Excerpts from a spatial dataset
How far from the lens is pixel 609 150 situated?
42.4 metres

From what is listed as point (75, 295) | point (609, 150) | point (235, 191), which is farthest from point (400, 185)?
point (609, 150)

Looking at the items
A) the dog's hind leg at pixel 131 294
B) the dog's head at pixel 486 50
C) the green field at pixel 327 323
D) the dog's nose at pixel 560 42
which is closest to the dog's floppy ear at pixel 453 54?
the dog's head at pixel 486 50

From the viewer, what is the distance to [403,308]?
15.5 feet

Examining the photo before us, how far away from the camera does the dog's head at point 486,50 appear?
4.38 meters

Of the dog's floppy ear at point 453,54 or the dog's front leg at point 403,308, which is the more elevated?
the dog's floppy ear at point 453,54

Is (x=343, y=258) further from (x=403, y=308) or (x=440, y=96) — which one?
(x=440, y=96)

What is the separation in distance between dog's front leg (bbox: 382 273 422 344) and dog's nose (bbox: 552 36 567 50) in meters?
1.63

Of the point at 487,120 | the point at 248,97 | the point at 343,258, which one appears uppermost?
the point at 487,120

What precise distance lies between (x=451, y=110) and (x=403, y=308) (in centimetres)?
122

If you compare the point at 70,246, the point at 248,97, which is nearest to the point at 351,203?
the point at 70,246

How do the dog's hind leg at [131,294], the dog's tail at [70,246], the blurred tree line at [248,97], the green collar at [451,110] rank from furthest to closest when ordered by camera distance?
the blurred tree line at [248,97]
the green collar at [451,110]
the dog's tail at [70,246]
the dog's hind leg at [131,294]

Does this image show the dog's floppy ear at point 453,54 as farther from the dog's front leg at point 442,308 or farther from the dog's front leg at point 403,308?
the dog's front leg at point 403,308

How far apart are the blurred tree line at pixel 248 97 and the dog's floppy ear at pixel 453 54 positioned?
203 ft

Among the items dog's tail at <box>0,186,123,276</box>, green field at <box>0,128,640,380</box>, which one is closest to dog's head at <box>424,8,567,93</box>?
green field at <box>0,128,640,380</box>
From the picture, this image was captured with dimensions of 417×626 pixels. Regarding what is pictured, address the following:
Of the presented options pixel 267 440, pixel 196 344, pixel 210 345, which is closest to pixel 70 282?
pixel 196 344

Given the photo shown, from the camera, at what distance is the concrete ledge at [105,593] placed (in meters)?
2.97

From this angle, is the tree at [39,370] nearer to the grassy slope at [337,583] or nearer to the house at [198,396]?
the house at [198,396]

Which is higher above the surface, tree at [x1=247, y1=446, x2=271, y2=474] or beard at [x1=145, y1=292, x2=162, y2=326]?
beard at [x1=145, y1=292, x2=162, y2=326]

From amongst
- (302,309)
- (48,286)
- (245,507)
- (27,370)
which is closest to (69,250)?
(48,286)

▸ What this task involves:
Copy every one of the records above word for word, changing nothing.

▸ The answer:
How far from the lens is pixel 609 150 situated?
42.4 metres

From what is listed as point (75, 295) | point (609, 150) | point (235, 191), which is farthest from point (400, 185)?
point (609, 150)

Looking at the items
A) the dog's hind leg at pixel 131 294
B) the dog's head at pixel 486 50
C) the green field at pixel 327 323
D) the dog's nose at pixel 560 42
which is closest to the dog's floppy ear at pixel 453 54?
the dog's head at pixel 486 50

From the viewer, what is the distance to [403,308]?
15.5 feet

Examining the photo before us, how far away from the camera does the dog's head at point 486,50 appear?
4.38 meters

Of the dog's floppy ear at point 453,54 or the dog's front leg at point 403,308, which is the more elevated?
the dog's floppy ear at point 453,54

Is (x=343, y=258) further from (x=403, y=308) or (x=440, y=96) — which one?
(x=440, y=96)

What is the separation in distance between dog's front leg (bbox: 382 273 422 344) and dog's nose (bbox: 552 36 567 50) in meters?
1.63

Of the point at 487,120 | the point at 248,97 | the point at 343,258, which one appears uppermost?
the point at 487,120

What precise distance lies between (x=451, y=110) and (x=403, y=308) (in centimetres)?
122

If you compare the point at 70,246, the point at 248,97, which is nearest to the point at 351,203?
the point at 70,246

How do the dog's hind leg at [131,294], the dog's tail at [70,246], the blurred tree line at [248,97], the green collar at [451,110] rank from furthest to closest when ordered by camera distance?
the blurred tree line at [248,97]
the green collar at [451,110]
the dog's tail at [70,246]
the dog's hind leg at [131,294]

Does this image show the dog's floppy ear at point 453,54 as farther from the dog's front leg at point 442,308 or farther from the dog's front leg at point 403,308?
the dog's front leg at point 403,308

How far apart are the blurred tree line at pixel 248 97 and the dog's floppy ear at pixel 453 54 positioned?
203 ft

Among the items dog's tail at <box>0,186,123,276</box>, green field at <box>0,128,640,380</box>, which one is closest to dog's head at <box>424,8,567,93</box>?
green field at <box>0,128,640,380</box>
From the picture, this image was captured with dimensions of 417×626 pixels. Regarding what is pictured, address the following:
Of the presented options pixel 267 440, pixel 196 344, pixel 210 345, which is closest to pixel 70 282?
pixel 196 344

Given the photo shown, from the camera, at what distance is the concrete ledge at [105,593] placed (in meters)?
2.97

From this angle, is the tree at [39,370] nearer to the grassy slope at [337,583] or nearer to the house at [198,396]?
the house at [198,396]

Which is higher above the surface, tree at [x1=247, y1=446, x2=271, y2=474] or beard at [x1=145, y1=292, x2=162, y2=326]?
beard at [x1=145, y1=292, x2=162, y2=326]

From amongst
- (302,309)
- (48,286)
- (245,507)
- (27,370)
which is closest to (69,250)?
(48,286)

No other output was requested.